TO DO →
Transcribe the records that follow. Keep every word exactly, and drop the pictures.

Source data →
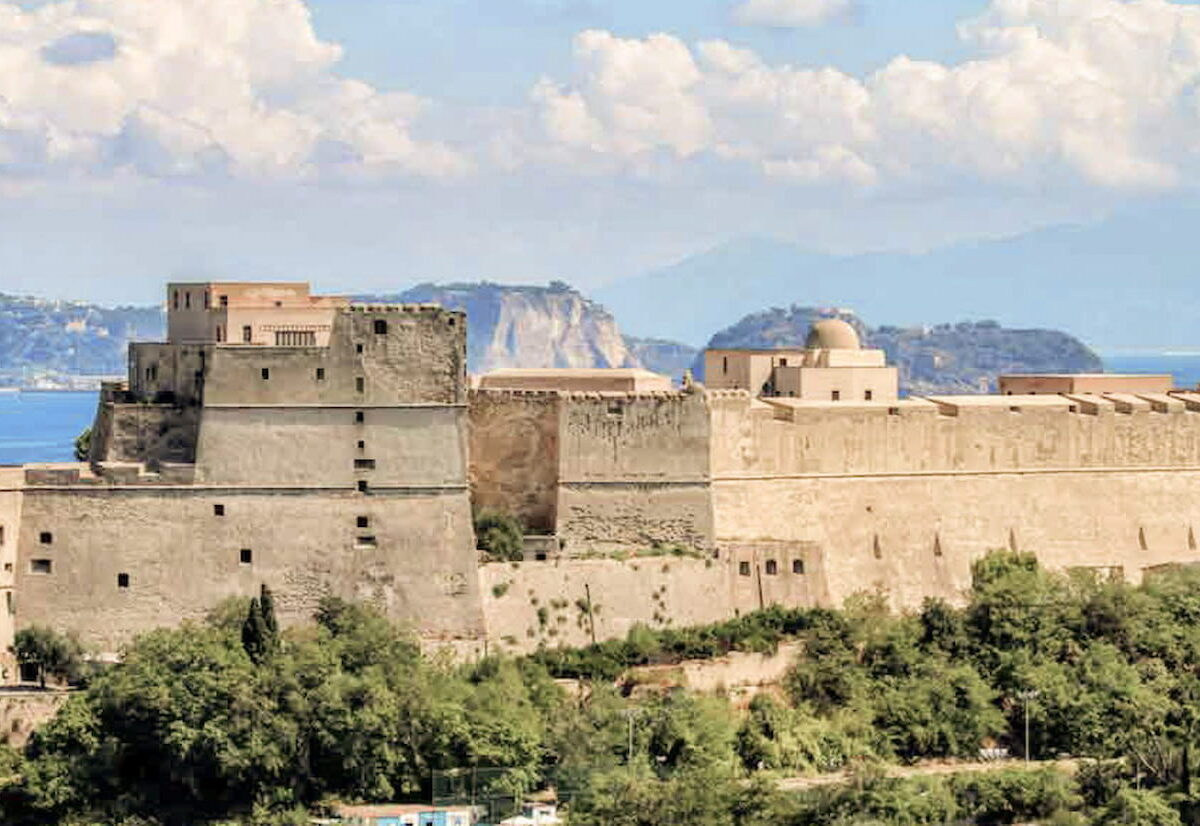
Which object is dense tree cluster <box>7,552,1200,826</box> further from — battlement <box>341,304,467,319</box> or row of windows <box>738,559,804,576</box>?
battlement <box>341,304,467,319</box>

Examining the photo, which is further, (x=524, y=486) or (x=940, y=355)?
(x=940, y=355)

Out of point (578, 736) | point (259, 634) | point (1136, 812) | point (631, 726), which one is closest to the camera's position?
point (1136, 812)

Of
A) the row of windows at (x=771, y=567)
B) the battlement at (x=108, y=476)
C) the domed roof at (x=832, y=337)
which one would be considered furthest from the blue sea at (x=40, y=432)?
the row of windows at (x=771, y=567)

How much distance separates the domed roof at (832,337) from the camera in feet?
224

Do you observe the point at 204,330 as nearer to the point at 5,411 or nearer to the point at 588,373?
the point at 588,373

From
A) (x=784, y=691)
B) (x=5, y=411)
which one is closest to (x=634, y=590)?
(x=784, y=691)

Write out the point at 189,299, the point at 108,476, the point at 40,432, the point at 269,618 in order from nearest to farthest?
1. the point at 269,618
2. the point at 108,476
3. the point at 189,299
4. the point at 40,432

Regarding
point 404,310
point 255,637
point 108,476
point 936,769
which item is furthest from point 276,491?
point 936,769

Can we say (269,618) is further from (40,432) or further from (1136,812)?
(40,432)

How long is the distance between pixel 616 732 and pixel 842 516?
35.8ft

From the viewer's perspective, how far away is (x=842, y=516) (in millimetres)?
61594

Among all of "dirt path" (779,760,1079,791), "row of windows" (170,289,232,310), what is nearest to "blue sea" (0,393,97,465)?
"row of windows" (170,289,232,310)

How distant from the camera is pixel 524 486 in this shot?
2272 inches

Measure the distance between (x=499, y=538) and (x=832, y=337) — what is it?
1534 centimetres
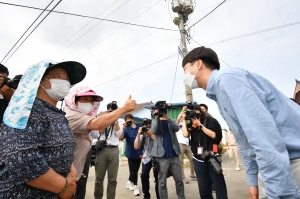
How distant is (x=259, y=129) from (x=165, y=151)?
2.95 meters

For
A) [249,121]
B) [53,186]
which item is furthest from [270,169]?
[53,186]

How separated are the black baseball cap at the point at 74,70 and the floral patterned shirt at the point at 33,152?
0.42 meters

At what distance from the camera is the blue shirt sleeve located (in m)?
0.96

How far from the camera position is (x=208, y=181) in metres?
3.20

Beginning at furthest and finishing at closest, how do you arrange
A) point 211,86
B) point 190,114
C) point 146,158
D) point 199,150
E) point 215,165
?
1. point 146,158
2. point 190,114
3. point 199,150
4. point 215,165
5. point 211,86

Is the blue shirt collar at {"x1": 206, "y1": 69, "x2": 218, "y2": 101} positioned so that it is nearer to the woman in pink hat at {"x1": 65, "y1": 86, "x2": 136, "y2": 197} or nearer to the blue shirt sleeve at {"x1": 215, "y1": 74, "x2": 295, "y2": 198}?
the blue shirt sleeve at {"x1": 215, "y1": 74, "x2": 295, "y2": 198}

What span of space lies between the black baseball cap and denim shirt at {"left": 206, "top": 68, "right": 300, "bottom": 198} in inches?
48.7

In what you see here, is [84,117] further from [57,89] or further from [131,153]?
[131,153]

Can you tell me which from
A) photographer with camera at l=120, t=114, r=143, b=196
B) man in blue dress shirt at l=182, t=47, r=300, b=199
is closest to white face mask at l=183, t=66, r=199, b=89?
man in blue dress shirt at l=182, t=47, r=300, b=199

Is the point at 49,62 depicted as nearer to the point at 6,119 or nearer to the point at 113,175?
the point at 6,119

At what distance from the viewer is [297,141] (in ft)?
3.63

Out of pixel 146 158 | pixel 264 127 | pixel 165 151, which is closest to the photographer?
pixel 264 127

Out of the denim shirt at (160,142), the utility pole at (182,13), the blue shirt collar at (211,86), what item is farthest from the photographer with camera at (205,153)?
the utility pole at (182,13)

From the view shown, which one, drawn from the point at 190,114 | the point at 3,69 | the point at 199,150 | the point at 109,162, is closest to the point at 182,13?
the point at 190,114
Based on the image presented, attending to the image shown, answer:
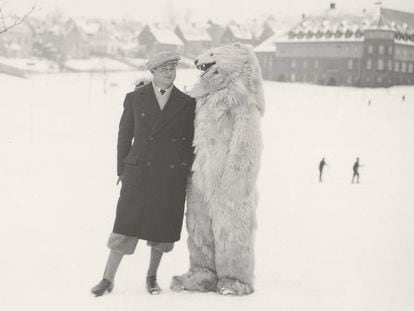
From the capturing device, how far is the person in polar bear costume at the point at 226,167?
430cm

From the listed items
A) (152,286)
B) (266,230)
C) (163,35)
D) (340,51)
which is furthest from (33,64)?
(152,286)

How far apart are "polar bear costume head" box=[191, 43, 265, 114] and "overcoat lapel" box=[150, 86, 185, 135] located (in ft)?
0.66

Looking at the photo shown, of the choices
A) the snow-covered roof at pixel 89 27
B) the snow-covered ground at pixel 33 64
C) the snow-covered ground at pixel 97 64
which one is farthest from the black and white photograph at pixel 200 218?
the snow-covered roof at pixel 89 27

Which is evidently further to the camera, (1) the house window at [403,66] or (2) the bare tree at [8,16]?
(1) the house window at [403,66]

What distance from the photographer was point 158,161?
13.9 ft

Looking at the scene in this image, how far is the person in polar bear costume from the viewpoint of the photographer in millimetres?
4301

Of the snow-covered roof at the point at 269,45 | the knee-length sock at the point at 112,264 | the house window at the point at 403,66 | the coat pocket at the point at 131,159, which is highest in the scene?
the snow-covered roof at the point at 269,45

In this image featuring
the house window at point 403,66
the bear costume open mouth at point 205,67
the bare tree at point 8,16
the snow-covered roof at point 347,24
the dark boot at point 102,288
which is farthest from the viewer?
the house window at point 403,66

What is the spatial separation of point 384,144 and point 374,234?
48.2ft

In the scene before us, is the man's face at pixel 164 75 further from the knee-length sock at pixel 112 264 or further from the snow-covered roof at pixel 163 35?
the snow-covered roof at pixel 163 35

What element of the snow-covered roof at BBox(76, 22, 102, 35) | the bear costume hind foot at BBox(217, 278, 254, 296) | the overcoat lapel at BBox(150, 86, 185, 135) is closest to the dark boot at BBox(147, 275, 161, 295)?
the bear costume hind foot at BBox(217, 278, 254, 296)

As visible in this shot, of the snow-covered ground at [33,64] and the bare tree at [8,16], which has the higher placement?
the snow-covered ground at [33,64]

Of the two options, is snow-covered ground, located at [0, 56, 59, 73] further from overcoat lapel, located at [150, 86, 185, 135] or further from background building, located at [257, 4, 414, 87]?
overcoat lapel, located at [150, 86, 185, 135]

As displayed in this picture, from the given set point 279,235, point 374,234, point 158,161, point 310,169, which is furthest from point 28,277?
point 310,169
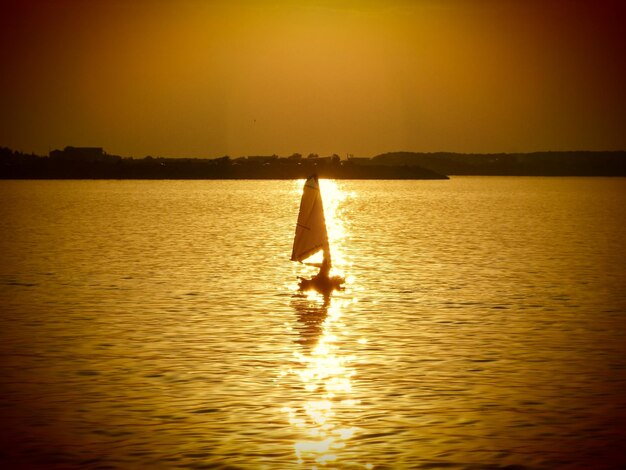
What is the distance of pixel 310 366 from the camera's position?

SOLUTION FOR THIS TASK →
Which object is dense tree cluster <box>7,552,1200,826</box> further from — battlement <box>341,304,467,319</box> or row of windows <box>738,559,804,576</box>?
battlement <box>341,304,467,319</box>

Examining the photo, which is further, (x=524, y=486) or (x=940, y=355)?
(x=940, y=355)

Out of point (578, 736) | point (259, 634) | point (1136, 812) | point (631, 726), which one is closest to the camera's position?
point (1136, 812)

Of
A) the row of windows at (x=771, y=567)
B) the battlement at (x=108, y=476)
C) the domed roof at (x=832, y=337)
which one would be considered furthest from the blue sea at (x=40, y=432)?
the row of windows at (x=771, y=567)

How much distance separates the domed roof at (832,337) from the camera in feet?
224

Do you observe the point at 204,330 as nearer to the point at 5,411 or nearer to the point at 588,373?
the point at 588,373

From
A) (x=784, y=691)
B) (x=5, y=411)
which one is closest to (x=634, y=590)?
(x=784, y=691)

Write out the point at 189,299, the point at 108,476, the point at 40,432, the point at 269,618 in order from nearest to farthest?
1. the point at 269,618
2. the point at 108,476
3. the point at 189,299
4. the point at 40,432

Regarding
point 404,310
point 255,637
point 108,476
point 936,769
which item is furthest from point 276,491?
point 936,769

Can we say (269,618) is further from (40,432) or further from (1136,812)?
(40,432)

How long is the distance between pixel 616 732 and pixel 842 516?
35.8ft

From the viewer's perspective, how far away is (x=842, y=516) (in millimetres)?
61594

Among all of "dirt path" (779,760,1079,791), "row of windows" (170,289,232,310), what is nearest to "blue sea" (0,393,97,465)?
"row of windows" (170,289,232,310)

How distant from the camera is pixel 524 486 in this shot?
2272 inches

Measure the distance between (x=499, y=538) and (x=832, y=337) — what is it?
1534 centimetres
How distant is (x=259, y=129) from (x=165, y=151)?
2.95 meters

For
A) [249,121]
B) [53,186]
which item is furthest from [270,169]?
[53,186]

How separated are the black baseball cap at the point at 74,70 and the floral patterned shirt at the point at 33,152?
0.42 meters

At what distance from the camera is the blue shirt sleeve located (in m)?
0.96

How far from the camera position is (x=208, y=181) in metres?
3.20

Beginning at furthest and finishing at closest, how do you arrange
A) point 211,86
B) point 190,114
C) point 146,158
D) point 199,150
E) point 215,165
?
1. point 146,158
2. point 190,114
3. point 199,150
4. point 215,165
5. point 211,86

Is the blue shirt collar at {"x1": 206, "y1": 69, "x2": 218, "y2": 101} positioned so that it is nearer to the woman in pink hat at {"x1": 65, "y1": 86, "x2": 136, "y2": 197} or nearer to the blue shirt sleeve at {"x1": 215, "y1": 74, "x2": 295, "y2": 198}?
the blue shirt sleeve at {"x1": 215, "y1": 74, "x2": 295, "y2": 198}

What span of space lies between the black baseball cap and denim shirt at {"left": 206, "top": 68, "right": 300, "bottom": 198} in inches?
48.7

In what you see here, is [84,117] further from [57,89] or further from [131,153]?
[131,153]

Can you tell me which from
A) photographer with camera at l=120, t=114, r=143, b=196
B) man in blue dress shirt at l=182, t=47, r=300, b=199
is closest to white face mask at l=183, t=66, r=199, b=89?
man in blue dress shirt at l=182, t=47, r=300, b=199

Is the point at 49,62 depicted as nearer to the point at 6,119 or nearer to the point at 113,175?
the point at 6,119

At what distance from the viewer is [297,141] (in ft)?
3.63

Out of pixel 146 158 | pixel 264 127 | pixel 165 151, which is closest to the photographer?
pixel 264 127

Out of the denim shirt at (160,142), the utility pole at (182,13), the blue shirt collar at (211,86), what item is farthest from the photographer with camera at (205,153)?
the utility pole at (182,13)

From the view shown, which one, drawn from the point at 190,114 | the point at 3,69 | the point at 199,150 | the point at 109,162, is closest to the point at 182,13?
the point at 190,114
Based on the image presented, attending to the image shown, answer:
From the capturing device, how far is the person in polar bear costume at the point at 226,167?
430cm

From the listed items
A) (152,286)
B) (266,230)
C) (163,35)
D) (340,51)
which is furthest from (33,64)?
(152,286)

How far apart are "polar bear costume head" box=[191, 43, 265, 114] and "overcoat lapel" box=[150, 86, 185, 135] located (in ft)?
0.66

Looking at the photo shown, of the choices
A) the snow-covered roof at pixel 89 27
B) the snow-covered ground at pixel 33 64
C) the snow-covered ground at pixel 97 64
which one is farthest from the black and white photograph at pixel 200 218?
the snow-covered roof at pixel 89 27

Which is evidently further to the camera, (1) the house window at [403,66] or (2) the bare tree at [8,16]?
(1) the house window at [403,66]

What distance from the photographer was point 158,161?
13.9 ft

Looking at the scene in this image, how far is the person in polar bear costume from the viewpoint of the photographer in millimetres?
4301

Of the snow-covered roof at the point at 269,45 | the knee-length sock at the point at 112,264 | the house window at the point at 403,66 | the coat pocket at the point at 131,159, which is highest in the scene?
the snow-covered roof at the point at 269,45

In this image featuring
the house window at point 403,66
the bear costume open mouth at point 205,67
the bare tree at point 8,16
the snow-covered roof at point 347,24
the dark boot at point 102,288
which is farthest from the viewer?
the house window at point 403,66

What is the spatial separation of point 384,144 and point 374,234?
48.2ft

In the scene before us, is the man's face at pixel 164 75 further from the knee-length sock at pixel 112 264 or further from the snow-covered roof at pixel 163 35?
the snow-covered roof at pixel 163 35

What element of the snow-covered roof at BBox(76, 22, 102, 35) | the bear costume hind foot at BBox(217, 278, 254, 296) | the overcoat lapel at BBox(150, 86, 185, 135) is closest to the dark boot at BBox(147, 275, 161, 295)?
the bear costume hind foot at BBox(217, 278, 254, 296)

As visible in this shot, of the snow-covered ground at [33,64] and the bare tree at [8,16], which has the higher placement?
the snow-covered ground at [33,64]

Of the two options, is snow-covered ground, located at [0, 56, 59, 73] further from overcoat lapel, located at [150, 86, 185, 135] or further from background building, located at [257, 4, 414, 87]?
overcoat lapel, located at [150, 86, 185, 135]

As displayed in this picture, from the given set point 279,235, point 374,234, point 158,161, point 310,169, which is furthest from point 28,277?
point 310,169
What is the distance of pixel 310 366 from the camera's position?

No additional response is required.